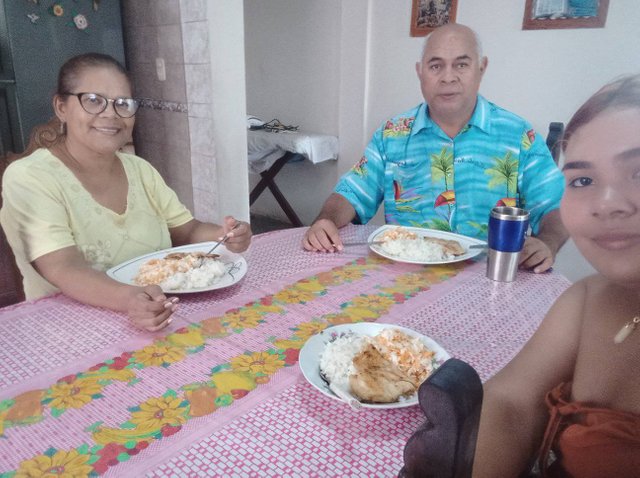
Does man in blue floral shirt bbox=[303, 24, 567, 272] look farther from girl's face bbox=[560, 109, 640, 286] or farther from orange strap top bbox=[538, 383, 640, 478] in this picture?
girl's face bbox=[560, 109, 640, 286]

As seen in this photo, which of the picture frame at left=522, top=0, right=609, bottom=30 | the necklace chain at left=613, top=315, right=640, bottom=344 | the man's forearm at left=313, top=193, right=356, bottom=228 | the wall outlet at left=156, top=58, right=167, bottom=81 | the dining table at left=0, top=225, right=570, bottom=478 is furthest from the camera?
the wall outlet at left=156, top=58, right=167, bottom=81

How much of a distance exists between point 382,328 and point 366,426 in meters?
0.26

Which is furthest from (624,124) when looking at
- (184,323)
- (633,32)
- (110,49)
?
(110,49)

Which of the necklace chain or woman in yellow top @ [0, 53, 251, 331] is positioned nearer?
the necklace chain

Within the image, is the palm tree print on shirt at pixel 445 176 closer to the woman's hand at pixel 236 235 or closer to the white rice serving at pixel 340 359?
the woman's hand at pixel 236 235

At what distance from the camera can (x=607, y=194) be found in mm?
384

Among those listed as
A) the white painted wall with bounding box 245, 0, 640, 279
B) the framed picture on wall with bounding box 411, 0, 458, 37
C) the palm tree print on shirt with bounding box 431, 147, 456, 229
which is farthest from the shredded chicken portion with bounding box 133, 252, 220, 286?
the framed picture on wall with bounding box 411, 0, 458, 37

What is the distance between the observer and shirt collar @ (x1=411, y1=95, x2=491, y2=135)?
1.81 metres

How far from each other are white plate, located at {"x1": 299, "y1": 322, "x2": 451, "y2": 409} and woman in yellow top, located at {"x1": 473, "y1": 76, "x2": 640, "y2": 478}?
0.14m

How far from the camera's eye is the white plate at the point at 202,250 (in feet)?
3.68

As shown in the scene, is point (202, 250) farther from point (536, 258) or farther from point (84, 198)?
point (536, 258)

○ ○ ○ ○

Switch every "white plate" in the listing to "dinner plate" and give the listing again with everything else unchanged, leaving out the pictures.

Does man in blue floral shirt bbox=[303, 24, 567, 272] look farther from girl's face bbox=[560, 109, 640, 286] or farther from orange strap top bbox=[538, 383, 640, 478] in this picture?
girl's face bbox=[560, 109, 640, 286]

As seen in this photo, which of the picture frame at left=522, top=0, right=609, bottom=30 | the necklace chain at left=613, top=315, right=640, bottom=344 | the man's forearm at left=313, top=193, right=356, bottom=228 | the wall outlet at left=156, top=58, right=167, bottom=81 | the dining table at left=0, top=225, right=570, bottom=478 is furthest from the camera?
the wall outlet at left=156, top=58, right=167, bottom=81

How much of a distance exists between point 382,328 and point 366,426 in meters?
0.26

Which is furthest from (624,124) when looking at
- (184,323)
- (633,32)
- (110,49)
?
(110,49)

Which of the necklace chain or woman in yellow top @ [0, 53, 251, 331] is positioned nearer?
the necklace chain

Within the image, is the palm tree print on shirt at pixel 445 176 closer to the woman's hand at pixel 236 235 or closer to the white rice serving at pixel 340 359?
the woman's hand at pixel 236 235

At what distance from the camera can (x=607, y=194) be found in mm?
384

Among those listed as
A) the white painted wall with bounding box 245, 0, 640, 279
B) the framed picture on wall with bounding box 411, 0, 458, 37
C) the palm tree print on shirt with bounding box 431, 147, 456, 229
which is farthest from the shredded chicken portion with bounding box 133, 252, 220, 286?
the framed picture on wall with bounding box 411, 0, 458, 37

What is the distance between the observer and shirt collar @ (x1=411, y1=95, x2=491, y2=135)?
1.81 metres

How far from each other are dinner plate, located at {"x1": 299, "y1": 322, "x2": 451, "y2": 409} and woman in yellow top, located at {"x1": 473, "y1": 76, "x2": 640, "y2": 478}?
0.14m

How far from the camera's eye is the dinner plate at the point at 202,250 (in feet)?
3.68

As shown in the scene, is point (202, 250) farther from point (536, 258) or farther from point (84, 198)?
point (536, 258)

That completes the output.